Alternatives to Freon

There also are several alternatives that R-22 systems can use without needing retrofitting. They are what the industry terms as “drop ins” not requiring changes to seals or oils within the sealed air conditioning system.

The most common alternative refrigerants are R-422D, R-427A and R-407C. Soukup categorizes them as “good, better, best” and routinely uses R-407C, saying it is very close in performance to R-22.

“If my unit was to leak and have a problem that’s routine and does not require a major component change, I’d use R-407C. It’s about a 98 percent spot-on identical replacement to R-22,” he said.

The alternatives come at about one-third the cost of today’s R-22 price, too.

While Soukup sees R-407C as a viable alternative, Goodrich prefers to top off systems, after fixing leaks with R-22, adding that in some cases systems can run up to 30 percent less efficient, particularly in extreme heat above 105 degrees.

“These drop-ins just aren’t going to have the same capacity. … The air tends to be about 3 degrees warmer. That’s the downside,” Goodrich said. “The upside is you can keep the old machine running and not have to spend $6,000 or $8,000. and you can push it off for a little while. … You just have to remember that it’s not going to be as good as putting in new Freon.”

Maintenance, things to watch for

The R-22 phase-out can impact a few maintenance and repair scenarios any homeowner might face. Here are a few tips to keep in mind.

■ No either/or: If you have R-22 refrigerant in your system and levels are low, you must either refill with R-22 or, if you decide to use an alternative, the R-22 must be removed and completely recaptured and the system must be refilled completely with the alternative. It cannot simply be topped off with a cheaper alternative refrigerant, experts explained.

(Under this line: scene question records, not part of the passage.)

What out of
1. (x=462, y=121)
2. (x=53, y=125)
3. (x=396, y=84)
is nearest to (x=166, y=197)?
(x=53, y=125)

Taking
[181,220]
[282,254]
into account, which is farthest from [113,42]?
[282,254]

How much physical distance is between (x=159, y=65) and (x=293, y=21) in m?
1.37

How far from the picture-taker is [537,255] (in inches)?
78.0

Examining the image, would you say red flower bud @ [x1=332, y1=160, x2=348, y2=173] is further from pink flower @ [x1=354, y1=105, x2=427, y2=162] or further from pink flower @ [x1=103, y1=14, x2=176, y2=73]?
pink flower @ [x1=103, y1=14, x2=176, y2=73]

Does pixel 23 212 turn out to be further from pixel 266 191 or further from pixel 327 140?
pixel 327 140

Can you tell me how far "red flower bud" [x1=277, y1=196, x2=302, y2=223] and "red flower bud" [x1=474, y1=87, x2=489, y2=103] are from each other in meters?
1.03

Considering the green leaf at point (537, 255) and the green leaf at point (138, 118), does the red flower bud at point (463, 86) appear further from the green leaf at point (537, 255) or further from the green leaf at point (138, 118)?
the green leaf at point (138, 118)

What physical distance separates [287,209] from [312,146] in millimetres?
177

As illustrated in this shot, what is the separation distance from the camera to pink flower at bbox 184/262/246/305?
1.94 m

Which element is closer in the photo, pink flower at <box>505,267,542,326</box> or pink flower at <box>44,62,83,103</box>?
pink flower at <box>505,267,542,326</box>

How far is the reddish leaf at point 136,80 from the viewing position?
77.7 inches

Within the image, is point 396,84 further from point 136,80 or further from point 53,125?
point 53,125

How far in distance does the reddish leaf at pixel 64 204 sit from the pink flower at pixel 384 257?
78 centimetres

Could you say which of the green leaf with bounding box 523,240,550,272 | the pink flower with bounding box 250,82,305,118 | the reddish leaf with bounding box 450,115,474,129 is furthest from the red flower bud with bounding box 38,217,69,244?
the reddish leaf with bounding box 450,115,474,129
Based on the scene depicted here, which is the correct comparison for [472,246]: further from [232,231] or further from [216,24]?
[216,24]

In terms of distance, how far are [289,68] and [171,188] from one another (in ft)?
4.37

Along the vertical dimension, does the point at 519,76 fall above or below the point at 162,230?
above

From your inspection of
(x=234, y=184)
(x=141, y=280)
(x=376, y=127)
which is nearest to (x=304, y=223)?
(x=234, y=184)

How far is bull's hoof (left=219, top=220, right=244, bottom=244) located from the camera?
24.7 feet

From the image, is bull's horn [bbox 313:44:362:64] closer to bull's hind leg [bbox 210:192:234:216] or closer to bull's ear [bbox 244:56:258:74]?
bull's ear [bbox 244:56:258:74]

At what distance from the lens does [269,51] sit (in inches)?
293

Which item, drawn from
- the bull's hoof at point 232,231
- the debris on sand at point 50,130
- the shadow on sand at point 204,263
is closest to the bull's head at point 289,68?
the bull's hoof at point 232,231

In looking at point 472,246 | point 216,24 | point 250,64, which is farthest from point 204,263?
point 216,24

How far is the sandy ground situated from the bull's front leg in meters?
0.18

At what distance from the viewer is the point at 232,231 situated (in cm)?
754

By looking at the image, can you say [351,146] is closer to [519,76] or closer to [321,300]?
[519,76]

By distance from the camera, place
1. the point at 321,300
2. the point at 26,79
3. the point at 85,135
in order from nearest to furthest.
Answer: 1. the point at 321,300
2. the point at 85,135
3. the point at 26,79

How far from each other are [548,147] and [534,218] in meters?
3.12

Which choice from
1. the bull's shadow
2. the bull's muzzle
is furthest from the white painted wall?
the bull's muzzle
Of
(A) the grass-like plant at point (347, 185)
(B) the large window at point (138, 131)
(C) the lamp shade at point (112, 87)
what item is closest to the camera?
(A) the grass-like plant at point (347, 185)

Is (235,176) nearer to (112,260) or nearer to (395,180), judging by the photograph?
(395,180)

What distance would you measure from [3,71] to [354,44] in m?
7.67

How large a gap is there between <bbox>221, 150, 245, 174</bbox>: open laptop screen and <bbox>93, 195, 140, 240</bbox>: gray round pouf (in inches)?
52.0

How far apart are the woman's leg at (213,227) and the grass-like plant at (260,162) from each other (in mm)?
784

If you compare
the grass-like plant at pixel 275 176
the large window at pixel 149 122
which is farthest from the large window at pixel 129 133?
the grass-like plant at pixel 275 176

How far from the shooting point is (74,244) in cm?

“A good technician should show you and break down the difference in price and clearly explain what they’re doing,” Soukup added.

■ R-22 certification: When selecting a contractor, make sure he or she has the EPA’s Section 608 certification, which is needed to service equipment containing R-22, Jones said.

“Homeowners should also request that service technicians locate and repair leaks instead of just ‘topping off’ leaking systems,” she added.

■ Watch the attic: If you have a unit where one part of it is outside and the other in the attic (most single family residences in Las Vegas do), make sure the technician also services the unit in the attic, Goodrich said. Just tending to the condenser outside of the home is not enough.

“Make sure they go up in that attic. That’s where a lot of leaks happen,” he said.

■ Tune-up time: An annual tune-up should occur in the spring when the weather first starts to warm up. “It’s that first time you reach to change the thermostat, that’s when I tell people to call someone out,” Soukup said.

■ Basic maintenance: Both Soukup and Goodrich also suggest other general maintenance to extend the life of the unit, such as regularly changing air filters, checking the thermostat battery annually and keeping the outside air conditioning coil free of weeds and bushes.